Komunitas Penyandang Disabilitas Minta Bandara NYIA Ramah bagi Difabel
YOGYAKARTA, iNews.id - Penyandang disabilitas DIY berharap fasilitas di New Yogyakarta International Airport atau NYIA, ramah bagi difabel. Terlebih bandara internasional sudah seharusnya dapat diakses semua pihak.
"Bandara NYIA kami harapkan bisa terintegrasi dengan kebutuhan disabilitas," kata Ketua Perkumpulan Penyandang Disabilitas Indonesia (PPDI) DIY, Ujang Kamaludin usai bertemu dengan Gubernur DIY, Sri Sultan Hamengku Buwono X di kepatihan, Yogyakarta, Senin (16/7/2018).
Menurutnya, fasilitas di NYIA diharapkan bisa dipakai umum dan difabel. Dia menjelaskan sebagai contoh bagi tuna rungu ketika ada panggilan juga ada running text, atau voice penerbangan bagi yang tuna netra. Termasuk berbagai fasilitas seperti kursi roda dan toilet.
“Selama ini penyandang disabilitas belum pernah ikut diajak membahas pembangunan dan akses bandara. Kami sampaikan ide gagasan dan harapan agar fasilitas yang ada lebih ramah difabel,” ujarnya.
Ujang juga minta ada penelitian terkait keberadaan penyandang disabilitas di dalam dunia usaha dan industri, termasuk identifikasi potensi disabilitas.
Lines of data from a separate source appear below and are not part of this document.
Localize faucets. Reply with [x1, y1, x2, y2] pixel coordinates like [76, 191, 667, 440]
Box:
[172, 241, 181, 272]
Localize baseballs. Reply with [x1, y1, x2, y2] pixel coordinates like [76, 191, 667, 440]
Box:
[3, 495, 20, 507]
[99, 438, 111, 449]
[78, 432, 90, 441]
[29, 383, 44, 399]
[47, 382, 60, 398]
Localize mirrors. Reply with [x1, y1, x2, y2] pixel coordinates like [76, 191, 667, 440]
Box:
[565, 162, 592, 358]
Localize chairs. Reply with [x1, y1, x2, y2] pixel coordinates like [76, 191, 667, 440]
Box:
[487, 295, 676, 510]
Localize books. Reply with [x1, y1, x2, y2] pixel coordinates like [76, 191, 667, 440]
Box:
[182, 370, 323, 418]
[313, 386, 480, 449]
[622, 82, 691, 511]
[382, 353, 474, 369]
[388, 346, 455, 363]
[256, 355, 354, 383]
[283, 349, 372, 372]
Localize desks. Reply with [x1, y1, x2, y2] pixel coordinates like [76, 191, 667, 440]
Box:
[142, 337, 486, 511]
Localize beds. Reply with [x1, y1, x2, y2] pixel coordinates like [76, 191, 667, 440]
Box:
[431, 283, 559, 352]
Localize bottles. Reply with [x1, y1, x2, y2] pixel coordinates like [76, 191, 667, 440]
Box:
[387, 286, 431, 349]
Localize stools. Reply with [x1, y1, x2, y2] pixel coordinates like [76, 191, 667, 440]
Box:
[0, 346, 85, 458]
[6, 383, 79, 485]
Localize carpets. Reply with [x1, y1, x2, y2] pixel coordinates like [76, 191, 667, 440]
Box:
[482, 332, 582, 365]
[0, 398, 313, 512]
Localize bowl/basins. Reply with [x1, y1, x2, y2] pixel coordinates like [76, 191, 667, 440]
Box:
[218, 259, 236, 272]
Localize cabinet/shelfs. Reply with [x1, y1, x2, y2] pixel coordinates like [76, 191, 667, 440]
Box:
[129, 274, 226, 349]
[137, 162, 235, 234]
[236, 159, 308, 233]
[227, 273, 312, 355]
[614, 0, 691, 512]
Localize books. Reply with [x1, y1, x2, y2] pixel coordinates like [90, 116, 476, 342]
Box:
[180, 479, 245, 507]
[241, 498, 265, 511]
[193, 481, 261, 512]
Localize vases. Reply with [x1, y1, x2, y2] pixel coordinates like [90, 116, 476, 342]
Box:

Hal ini penting agar mereka bisa diberikan pelatihan supaya bisa mandiri dan produktif. Menurutnya, potensi difabel di DIY cukup besar jika bisa membangun usaha dan perekonomian daerah.
"Data Jamkesus ada 31.000 penyandang disabilitas. Sementara dari data Dinas Sosial dan penyandang masalah kesejahteraan sosial (PMKS) 26.000," katanya.
Wakil Ketua PPDI DIY Bambang Susilo juga menambahkan, beberapa fasilitas yang masih kurang ketika pemerintah melakukan pembangunan seperti jalan trotoar kuning untuk tunanetra. Menurutnya ada beberapa yang terhalang pohon, pot dan tempat parkir sehingga menghambat akses jalan difabel. "Kami ingin agar bisa dilibatkan dalam perencanaan pembangunan," kata Susilo.